Arrange the stretch of records from the line containing "What is the separation" through the line containing "4.03 metres" as a two-column CSV with the columns text and answer, one row per record. Put each record's text and its answer in their own quoted fields, replacing line breaks with spaces.

— BEGIN Extracted data —

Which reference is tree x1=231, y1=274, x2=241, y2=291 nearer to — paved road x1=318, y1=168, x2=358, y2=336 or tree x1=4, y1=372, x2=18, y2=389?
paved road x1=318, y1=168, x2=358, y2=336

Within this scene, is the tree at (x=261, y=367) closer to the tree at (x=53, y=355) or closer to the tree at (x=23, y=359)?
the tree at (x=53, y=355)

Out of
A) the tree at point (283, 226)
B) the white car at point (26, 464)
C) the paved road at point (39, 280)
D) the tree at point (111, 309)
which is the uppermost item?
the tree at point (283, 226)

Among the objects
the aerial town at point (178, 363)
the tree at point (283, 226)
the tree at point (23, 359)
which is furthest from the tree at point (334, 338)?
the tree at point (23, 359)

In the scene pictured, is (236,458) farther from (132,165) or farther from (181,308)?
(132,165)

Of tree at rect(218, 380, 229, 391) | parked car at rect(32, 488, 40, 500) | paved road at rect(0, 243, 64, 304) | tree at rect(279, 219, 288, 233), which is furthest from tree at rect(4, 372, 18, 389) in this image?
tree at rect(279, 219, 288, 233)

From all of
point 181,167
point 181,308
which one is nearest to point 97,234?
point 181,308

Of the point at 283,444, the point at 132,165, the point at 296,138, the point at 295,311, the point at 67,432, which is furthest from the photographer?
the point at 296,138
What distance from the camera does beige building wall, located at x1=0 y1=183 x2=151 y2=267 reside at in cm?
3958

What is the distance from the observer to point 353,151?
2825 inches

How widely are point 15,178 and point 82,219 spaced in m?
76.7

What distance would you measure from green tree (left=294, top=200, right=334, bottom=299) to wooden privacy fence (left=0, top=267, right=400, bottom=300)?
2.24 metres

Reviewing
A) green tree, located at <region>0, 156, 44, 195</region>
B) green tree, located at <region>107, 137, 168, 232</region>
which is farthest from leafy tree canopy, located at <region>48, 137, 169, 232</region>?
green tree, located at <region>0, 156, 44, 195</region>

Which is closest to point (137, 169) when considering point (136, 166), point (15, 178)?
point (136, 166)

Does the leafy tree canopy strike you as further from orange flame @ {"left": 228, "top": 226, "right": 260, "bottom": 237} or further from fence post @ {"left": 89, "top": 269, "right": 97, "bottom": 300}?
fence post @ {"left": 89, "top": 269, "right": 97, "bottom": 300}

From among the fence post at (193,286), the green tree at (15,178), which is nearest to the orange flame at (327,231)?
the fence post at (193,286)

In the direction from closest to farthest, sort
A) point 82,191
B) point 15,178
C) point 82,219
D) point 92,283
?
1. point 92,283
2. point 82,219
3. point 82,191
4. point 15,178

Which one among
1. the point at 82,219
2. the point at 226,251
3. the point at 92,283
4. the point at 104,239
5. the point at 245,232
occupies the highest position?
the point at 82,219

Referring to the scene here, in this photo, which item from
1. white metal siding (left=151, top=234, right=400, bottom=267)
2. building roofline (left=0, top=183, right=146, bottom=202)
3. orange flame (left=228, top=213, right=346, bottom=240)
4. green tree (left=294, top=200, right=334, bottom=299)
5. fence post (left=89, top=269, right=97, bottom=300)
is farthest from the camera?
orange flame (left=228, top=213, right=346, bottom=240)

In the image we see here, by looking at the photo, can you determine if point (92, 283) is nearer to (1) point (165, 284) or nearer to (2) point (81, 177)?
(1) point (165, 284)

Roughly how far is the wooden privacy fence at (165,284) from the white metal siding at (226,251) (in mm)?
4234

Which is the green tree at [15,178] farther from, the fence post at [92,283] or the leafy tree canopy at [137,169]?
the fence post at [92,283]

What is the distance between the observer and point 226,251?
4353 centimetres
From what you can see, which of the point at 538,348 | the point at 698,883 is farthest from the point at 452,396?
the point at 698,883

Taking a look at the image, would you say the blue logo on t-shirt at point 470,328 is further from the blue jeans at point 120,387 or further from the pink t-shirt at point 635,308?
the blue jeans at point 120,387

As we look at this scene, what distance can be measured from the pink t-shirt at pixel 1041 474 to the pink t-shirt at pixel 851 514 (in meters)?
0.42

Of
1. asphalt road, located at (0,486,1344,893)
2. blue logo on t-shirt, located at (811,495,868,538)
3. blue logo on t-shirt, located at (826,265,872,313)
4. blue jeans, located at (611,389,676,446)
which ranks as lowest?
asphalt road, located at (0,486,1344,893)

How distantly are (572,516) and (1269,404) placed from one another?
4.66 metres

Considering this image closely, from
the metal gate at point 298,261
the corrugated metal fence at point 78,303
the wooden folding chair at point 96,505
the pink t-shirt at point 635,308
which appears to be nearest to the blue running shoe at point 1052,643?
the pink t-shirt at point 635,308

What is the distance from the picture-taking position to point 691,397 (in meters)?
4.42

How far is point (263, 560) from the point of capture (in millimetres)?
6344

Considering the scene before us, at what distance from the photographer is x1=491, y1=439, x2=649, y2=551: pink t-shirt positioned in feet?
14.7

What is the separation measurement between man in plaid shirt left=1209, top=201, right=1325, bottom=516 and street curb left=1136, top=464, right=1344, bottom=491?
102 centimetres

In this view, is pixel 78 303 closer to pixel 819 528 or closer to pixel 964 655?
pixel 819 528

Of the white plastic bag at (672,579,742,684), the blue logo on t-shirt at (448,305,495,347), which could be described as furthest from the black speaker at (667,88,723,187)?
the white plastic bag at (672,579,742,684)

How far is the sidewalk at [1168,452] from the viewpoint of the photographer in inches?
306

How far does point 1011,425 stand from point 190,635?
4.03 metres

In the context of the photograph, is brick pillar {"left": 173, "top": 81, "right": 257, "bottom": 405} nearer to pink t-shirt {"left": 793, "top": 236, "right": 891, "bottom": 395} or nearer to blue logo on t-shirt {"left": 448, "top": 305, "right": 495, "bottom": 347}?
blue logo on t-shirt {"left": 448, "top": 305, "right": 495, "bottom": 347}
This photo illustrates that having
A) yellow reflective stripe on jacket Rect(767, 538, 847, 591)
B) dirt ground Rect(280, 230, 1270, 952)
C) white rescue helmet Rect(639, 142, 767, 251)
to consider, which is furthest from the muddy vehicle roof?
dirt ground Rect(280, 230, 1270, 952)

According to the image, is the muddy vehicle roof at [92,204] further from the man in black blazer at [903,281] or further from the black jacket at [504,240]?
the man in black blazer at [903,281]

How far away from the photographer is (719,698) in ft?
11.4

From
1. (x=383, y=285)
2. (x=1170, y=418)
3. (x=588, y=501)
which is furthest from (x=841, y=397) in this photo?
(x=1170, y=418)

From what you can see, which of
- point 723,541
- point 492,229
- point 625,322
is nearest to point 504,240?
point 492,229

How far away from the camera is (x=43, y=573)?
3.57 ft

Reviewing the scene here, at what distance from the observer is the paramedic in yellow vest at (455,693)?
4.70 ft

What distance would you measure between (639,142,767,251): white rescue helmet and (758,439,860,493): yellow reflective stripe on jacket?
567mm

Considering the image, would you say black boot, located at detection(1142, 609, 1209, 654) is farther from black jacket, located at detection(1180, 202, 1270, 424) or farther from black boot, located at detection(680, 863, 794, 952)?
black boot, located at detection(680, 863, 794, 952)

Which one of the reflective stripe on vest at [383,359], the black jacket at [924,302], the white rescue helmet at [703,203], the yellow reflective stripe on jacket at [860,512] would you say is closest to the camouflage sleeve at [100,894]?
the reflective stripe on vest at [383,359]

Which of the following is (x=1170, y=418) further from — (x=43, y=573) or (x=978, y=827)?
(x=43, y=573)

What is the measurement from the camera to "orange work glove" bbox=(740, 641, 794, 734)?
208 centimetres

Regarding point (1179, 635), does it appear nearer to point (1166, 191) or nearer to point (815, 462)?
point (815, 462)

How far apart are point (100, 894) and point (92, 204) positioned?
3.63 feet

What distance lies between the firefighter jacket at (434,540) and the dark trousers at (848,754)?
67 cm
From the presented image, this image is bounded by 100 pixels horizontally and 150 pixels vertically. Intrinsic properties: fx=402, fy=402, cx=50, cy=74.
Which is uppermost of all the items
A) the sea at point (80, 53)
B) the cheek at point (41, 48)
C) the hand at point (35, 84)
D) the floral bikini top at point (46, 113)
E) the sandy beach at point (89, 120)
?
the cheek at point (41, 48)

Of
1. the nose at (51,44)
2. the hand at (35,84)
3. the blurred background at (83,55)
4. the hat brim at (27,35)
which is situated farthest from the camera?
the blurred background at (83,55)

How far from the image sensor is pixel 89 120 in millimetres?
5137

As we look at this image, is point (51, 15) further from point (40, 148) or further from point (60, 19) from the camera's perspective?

— END Extracted data —

The result:
text,answer
"What is the separation measurement between man in plaid shirt left=1209, top=201, right=1325, bottom=516 and street curb left=1136, top=464, right=1344, bottom=491?","102 centimetres"
"In this view, is pixel 78 303 closer to pixel 819 528 or closer to pixel 964 655?","pixel 819 528"
"Of the white plastic bag at (672,579,742,684), the blue logo on t-shirt at (448,305,495,347), which could be described as furthest from the black speaker at (667,88,723,187)?","the white plastic bag at (672,579,742,684)"
"How far is the sidewalk at [1168,452] from the viewpoint of the photographer in inches?","306"
"How far does point 1011,425 stand from point 190,635?","4.03 metres"